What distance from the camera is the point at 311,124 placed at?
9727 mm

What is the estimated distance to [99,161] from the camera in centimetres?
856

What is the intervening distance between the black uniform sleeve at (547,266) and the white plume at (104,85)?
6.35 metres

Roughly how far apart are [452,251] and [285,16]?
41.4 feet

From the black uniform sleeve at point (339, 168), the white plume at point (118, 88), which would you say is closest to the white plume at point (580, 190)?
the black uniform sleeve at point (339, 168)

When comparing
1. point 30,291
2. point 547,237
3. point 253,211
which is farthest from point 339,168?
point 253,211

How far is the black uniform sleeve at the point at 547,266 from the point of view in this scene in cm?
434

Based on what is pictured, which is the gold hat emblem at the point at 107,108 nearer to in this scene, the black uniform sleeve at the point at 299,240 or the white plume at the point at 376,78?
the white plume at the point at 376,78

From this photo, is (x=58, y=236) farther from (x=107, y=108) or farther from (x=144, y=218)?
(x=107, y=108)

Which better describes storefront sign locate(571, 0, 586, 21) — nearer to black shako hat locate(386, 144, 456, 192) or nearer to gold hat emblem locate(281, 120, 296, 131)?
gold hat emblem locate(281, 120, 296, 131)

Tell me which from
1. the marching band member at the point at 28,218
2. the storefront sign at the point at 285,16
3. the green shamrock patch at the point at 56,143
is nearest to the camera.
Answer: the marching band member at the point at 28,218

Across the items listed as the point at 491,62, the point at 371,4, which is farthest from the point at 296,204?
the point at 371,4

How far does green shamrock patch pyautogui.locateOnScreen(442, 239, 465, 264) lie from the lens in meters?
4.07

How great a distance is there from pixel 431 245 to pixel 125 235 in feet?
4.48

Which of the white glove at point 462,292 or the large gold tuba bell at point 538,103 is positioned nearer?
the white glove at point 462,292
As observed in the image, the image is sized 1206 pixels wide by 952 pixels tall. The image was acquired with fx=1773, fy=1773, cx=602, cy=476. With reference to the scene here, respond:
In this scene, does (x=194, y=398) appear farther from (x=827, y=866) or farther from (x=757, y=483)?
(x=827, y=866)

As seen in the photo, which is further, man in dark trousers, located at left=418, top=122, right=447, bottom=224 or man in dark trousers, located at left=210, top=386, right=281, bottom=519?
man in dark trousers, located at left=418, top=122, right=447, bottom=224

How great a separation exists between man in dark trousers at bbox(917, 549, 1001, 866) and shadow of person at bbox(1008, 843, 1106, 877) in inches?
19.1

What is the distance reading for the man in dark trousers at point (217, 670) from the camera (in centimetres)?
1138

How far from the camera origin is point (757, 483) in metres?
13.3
##########
**EXERCISE DESCRIPTION**
Copy every item above word for word, keeping each line in its original order and form.

**EXERCISE SOLUTION**
What distance from the camera is the point at 311,124 placed at?
9727 mm

What is the estimated distance to [99,161] from the camera in centimetres?
856

What is the intervening distance between the black uniform sleeve at (547,266) and the white plume at (104,85)?
6.35 metres

Roughly how far apart are [452,251] and [285,16]?
41.4 feet

From the black uniform sleeve at point (339, 168), the white plume at point (118, 88), which would you say is closest to the white plume at point (580, 190)?
the black uniform sleeve at point (339, 168)

When comparing
1. point 30,291
2. point 547,237
3. point 253,211
which is farthest from point 339,168?
point 253,211

How far is the black uniform sleeve at the point at 547,266 from the point of view in this scene in cm?
434

Based on what is pictured, which is the gold hat emblem at the point at 107,108 nearer to in this scene, the black uniform sleeve at the point at 299,240 or the white plume at the point at 376,78?
the white plume at the point at 376,78

From this photo, is (x=58, y=236) farther from (x=107, y=108) or farther from (x=144, y=218)?
(x=107, y=108)

Which better describes storefront sign locate(571, 0, 586, 21) — nearer to black shako hat locate(386, 144, 456, 192) or nearer to gold hat emblem locate(281, 120, 296, 131)?
gold hat emblem locate(281, 120, 296, 131)

Tell me which from
1. the marching band member at the point at 28,218
2. the storefront sign at the point at 285,16
3. the green shamrock patch at the point at 56,143
is nearest to the camera.
Answer: the marching band member at the point at 28,218

Across the items listed as the point at 491,62, the point at 371,4, which is farthest from the point at 296,204?
the point at 371,4

How far does green shamrock patch pyautogui.locateOnScreen(442, 239, 465, 264) lie from the lens in meters?
4.07

How great a distance is there from pixel 431 245 to pixel 125 235 in feet?
4.48

Which of the white glove at point 462,292 or the large gold tuba bell at point 538,103 is positioned nearer?
the white glove at point 462,292
As observed in the image, the image is sized 1206 pixels wide by 952 pixels tall. The image was acquired with fx=1773, fy=1773, cx=602, cy=476. With reference to the scene here, respond:
In this scene, does (x=194, y=398) appear farther from (x=827, y=866) or farther from (x=757, y=483)?
(x=827, y=866)

As seen in the photo, which is further, man in dark trousers, located at left=418, top=122, right=447, bottom=224 or man in dark trousers, located at left=210, top=386, right=281, bottom=519?
man in dark trousers, located at left=418, top=122, right=447, bottom=224

How great a separation exists between man in dark trousers at bbox(917, 549, 1001, 866) and shadow of person at bbox(1008, 843, 1106, 877) in inches?
19.1

What is the distance reading for the man in dark trousers at point (217, 670) from the camera (in centimetres)?
1138

How far from the camera origin is point (757, 483) in metres?
13.3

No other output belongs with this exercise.